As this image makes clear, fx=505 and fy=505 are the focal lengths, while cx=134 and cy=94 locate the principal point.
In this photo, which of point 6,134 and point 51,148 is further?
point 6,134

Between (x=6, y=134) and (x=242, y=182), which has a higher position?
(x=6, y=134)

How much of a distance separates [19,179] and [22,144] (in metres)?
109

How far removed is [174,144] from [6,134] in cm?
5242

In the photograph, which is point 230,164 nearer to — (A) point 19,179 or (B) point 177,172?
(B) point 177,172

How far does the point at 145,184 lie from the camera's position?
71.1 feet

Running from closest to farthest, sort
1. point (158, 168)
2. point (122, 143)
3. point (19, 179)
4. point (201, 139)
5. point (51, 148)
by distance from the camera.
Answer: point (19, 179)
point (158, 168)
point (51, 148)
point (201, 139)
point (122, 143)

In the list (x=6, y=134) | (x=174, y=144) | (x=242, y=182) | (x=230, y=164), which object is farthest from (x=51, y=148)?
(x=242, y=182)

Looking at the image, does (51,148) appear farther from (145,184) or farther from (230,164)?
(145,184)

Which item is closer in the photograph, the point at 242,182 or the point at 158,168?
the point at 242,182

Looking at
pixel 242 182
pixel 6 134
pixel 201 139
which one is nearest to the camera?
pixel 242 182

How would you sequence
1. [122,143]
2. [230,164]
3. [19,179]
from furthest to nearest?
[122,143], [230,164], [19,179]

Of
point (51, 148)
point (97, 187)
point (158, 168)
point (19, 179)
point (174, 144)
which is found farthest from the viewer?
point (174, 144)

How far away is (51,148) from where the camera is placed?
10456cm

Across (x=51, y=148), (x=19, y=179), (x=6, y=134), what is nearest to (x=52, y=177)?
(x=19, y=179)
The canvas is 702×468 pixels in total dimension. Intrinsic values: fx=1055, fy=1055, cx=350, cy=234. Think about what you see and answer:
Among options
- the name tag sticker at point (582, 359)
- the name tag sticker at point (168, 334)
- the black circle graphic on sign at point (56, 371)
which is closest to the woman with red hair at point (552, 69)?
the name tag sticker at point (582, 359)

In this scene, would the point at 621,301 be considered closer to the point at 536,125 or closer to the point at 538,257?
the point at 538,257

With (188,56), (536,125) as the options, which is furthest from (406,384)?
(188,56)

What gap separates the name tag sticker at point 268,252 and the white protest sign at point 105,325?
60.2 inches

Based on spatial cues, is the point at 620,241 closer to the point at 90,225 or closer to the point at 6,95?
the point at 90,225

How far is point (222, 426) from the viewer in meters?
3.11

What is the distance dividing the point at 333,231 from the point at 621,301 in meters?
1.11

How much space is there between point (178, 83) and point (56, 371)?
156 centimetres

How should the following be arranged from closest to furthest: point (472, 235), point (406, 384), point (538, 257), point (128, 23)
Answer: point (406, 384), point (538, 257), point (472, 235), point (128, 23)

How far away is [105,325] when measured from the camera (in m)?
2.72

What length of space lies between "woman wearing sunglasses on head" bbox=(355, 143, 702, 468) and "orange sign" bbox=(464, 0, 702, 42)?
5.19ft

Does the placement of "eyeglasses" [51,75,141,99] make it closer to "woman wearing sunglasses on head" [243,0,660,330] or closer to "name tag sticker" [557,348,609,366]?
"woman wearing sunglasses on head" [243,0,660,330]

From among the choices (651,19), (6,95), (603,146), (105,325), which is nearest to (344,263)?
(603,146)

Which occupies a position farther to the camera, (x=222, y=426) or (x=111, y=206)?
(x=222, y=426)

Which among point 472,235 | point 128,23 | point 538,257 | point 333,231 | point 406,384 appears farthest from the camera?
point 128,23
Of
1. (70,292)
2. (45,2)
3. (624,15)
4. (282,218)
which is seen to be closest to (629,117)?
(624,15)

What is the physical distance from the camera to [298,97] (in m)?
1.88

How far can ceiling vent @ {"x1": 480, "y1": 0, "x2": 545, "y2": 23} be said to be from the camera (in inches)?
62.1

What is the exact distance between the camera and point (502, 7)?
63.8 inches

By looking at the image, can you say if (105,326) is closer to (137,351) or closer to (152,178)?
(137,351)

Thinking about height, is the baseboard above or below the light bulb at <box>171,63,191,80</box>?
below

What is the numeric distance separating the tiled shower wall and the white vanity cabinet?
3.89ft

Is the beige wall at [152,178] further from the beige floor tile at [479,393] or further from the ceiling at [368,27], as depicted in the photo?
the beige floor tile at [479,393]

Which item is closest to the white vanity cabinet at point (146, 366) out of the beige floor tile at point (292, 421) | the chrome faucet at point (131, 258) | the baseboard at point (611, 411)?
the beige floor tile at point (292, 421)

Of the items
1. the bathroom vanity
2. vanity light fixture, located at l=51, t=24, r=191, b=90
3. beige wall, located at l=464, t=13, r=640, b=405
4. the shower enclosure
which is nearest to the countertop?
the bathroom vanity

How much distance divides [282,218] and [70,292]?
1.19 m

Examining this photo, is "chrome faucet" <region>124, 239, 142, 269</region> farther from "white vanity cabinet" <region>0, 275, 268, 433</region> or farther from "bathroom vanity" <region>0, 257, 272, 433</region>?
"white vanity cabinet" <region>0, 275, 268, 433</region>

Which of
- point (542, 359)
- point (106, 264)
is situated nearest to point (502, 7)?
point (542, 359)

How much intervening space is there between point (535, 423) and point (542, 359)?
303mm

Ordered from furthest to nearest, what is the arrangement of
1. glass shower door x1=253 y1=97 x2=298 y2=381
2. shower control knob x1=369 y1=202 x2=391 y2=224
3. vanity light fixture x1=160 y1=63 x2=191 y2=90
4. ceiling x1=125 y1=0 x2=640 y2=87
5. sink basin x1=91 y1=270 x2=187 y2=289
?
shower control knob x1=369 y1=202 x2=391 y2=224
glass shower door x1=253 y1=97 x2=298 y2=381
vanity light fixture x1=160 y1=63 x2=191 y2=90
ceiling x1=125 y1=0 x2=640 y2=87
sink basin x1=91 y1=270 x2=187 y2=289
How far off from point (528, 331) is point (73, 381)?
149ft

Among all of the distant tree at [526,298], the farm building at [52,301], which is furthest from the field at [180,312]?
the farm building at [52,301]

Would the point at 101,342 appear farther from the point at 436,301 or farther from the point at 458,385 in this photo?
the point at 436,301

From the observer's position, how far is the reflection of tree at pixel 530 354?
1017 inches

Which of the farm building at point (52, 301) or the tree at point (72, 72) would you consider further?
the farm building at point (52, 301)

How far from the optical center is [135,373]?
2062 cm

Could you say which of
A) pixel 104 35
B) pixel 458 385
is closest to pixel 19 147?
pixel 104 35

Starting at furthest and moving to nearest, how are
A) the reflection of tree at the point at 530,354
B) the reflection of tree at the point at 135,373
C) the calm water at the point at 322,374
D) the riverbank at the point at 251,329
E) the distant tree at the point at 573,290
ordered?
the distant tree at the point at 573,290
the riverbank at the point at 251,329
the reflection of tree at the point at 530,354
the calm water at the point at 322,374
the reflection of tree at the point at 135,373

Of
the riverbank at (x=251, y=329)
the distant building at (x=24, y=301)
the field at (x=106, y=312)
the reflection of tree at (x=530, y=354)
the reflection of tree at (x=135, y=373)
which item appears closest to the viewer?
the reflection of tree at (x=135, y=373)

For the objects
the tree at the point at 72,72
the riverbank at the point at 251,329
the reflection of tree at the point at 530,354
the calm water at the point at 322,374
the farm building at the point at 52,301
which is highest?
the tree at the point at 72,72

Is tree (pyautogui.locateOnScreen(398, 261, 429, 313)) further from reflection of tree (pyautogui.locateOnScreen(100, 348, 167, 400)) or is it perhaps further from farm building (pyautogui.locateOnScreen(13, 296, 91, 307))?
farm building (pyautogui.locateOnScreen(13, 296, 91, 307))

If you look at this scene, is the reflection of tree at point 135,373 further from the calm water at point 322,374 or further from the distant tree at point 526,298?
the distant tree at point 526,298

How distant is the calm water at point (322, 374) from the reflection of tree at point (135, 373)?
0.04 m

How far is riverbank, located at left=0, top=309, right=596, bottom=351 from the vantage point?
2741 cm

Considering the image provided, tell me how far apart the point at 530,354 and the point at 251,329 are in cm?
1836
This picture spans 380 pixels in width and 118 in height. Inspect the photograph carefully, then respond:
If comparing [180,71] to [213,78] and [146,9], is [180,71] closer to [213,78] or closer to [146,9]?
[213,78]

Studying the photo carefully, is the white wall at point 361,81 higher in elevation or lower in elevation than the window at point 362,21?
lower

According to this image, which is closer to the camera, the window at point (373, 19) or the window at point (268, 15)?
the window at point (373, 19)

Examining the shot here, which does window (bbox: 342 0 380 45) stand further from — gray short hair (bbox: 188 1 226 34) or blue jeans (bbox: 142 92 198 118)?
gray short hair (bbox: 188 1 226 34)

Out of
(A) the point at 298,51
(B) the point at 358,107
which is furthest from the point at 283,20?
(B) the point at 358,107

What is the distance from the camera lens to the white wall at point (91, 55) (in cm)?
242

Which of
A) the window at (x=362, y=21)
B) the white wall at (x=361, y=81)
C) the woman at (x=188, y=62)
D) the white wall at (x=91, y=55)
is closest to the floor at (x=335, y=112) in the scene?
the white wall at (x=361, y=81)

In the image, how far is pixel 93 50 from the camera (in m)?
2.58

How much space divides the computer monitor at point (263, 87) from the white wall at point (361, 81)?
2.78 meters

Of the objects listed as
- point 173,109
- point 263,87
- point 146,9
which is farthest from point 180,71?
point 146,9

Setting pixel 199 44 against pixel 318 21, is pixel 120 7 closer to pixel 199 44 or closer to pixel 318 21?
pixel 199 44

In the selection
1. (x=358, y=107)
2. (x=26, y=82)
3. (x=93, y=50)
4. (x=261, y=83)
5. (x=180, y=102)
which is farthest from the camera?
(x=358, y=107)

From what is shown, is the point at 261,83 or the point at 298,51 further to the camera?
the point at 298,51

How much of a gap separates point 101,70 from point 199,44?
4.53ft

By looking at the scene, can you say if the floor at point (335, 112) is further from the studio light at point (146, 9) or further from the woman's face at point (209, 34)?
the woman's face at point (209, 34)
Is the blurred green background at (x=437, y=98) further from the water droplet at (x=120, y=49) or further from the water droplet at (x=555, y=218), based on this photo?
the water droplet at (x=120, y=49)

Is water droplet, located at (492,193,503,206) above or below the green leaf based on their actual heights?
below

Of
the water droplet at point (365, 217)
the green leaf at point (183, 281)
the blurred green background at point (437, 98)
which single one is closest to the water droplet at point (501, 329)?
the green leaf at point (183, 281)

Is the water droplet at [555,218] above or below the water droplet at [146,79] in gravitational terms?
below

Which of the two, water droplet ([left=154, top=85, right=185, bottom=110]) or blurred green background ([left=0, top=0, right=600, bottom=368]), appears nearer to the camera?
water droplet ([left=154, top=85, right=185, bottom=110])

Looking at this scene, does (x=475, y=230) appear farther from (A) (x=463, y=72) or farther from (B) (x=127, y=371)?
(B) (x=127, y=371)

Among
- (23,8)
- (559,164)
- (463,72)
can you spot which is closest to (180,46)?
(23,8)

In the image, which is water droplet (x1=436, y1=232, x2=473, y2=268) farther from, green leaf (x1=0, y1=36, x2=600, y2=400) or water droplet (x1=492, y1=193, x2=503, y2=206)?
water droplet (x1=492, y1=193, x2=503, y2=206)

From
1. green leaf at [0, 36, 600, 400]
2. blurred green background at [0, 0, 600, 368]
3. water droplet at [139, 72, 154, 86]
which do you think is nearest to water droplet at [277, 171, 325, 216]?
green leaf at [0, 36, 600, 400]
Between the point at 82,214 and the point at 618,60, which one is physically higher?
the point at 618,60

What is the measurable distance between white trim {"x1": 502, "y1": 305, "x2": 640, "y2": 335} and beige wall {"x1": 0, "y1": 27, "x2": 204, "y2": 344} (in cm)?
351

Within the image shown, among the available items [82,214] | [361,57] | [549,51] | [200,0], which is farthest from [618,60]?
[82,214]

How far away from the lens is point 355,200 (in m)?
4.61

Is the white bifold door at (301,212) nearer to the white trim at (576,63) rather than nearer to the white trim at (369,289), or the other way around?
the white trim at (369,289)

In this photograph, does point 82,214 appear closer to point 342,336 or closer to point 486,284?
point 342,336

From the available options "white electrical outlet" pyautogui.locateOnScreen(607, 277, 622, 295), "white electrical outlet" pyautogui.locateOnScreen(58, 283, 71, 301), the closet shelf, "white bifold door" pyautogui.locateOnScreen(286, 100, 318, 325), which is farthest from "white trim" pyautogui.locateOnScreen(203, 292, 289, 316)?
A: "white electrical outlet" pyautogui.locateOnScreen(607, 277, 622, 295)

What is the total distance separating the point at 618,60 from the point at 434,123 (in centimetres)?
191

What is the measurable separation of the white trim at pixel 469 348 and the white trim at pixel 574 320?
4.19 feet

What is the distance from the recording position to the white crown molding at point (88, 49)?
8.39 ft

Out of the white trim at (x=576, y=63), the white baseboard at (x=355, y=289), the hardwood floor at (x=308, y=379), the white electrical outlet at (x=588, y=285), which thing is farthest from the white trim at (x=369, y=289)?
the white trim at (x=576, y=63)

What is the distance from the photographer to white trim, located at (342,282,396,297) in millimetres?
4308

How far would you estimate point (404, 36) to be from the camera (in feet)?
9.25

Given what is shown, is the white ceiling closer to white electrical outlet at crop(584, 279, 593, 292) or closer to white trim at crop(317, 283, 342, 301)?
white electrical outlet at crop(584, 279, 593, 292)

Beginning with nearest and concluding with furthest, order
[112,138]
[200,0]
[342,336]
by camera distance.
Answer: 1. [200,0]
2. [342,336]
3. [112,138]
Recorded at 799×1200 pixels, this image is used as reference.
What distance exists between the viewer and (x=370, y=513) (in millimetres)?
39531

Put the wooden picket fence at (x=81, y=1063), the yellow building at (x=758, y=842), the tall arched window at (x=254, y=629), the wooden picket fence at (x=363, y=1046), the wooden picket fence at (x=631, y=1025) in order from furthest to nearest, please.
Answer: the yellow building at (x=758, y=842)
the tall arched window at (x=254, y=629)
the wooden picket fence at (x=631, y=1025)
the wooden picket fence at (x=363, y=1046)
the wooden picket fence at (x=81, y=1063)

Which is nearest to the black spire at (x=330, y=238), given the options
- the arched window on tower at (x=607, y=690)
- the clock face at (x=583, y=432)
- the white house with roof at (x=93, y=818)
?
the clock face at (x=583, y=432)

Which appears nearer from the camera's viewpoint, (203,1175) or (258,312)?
........
■ **Directions for this task**: Repeat only the stretch of lines that opens with the line containing "How far would" and closes with the final line of the entries, both included, exactly as written.

■ **Answer to this problem**:
How far would you estimate point (404, 36) to be from the camera (in feet)?
9.25

Given what is shown, is the white ceiling closer to white electrical outlet at crop(584, 279, 593, 292) or closer to white trim at crop(317, 283, 342, 301)?
white electrical outlet at crop(584, 279, 593, 292)

Beginning with nearest and concluding with furthest, order
[112,138]
[200,0]
[342,336]
by camera distance.
Answer: 1. [200,0]
2. [342,336]
3. [112,138]
Recorded at 799×1200 pixels, this image is used as reference.
What distance exists between the viewer and (x=370, y=513) (in millimetres)?
39531

Put the wooden picket fence at (x=81, y=1063), the yellow building at (x=758, y=842), the tall arched window at (x=254, y=629), the wooden picket fence at (x=363, y=1046), the wooden picket fence at (x=631, y=1025) in order from furthest to nearest, please.
Answer: the yellow building at (x=758, y=842)
the tall arched window at (x=254, y=629)
the wooden picket fence at (x=631, y=1025)
the wooden picket fence at (x=363, y=1046)
the wooden picket fence at (x=81, y=1063)

Which is nearest to the black spire at (x=330, y=238), given the options
- the arched window on tower at (x=607, y=690)
- the clock face at (x=583, y=432)
- the white house with roof at (x=93, y=818)
?
the clock face at (x=583, y=432)

Which appears nearer from the camera's viewpoint, (203,1175) or (258,312)?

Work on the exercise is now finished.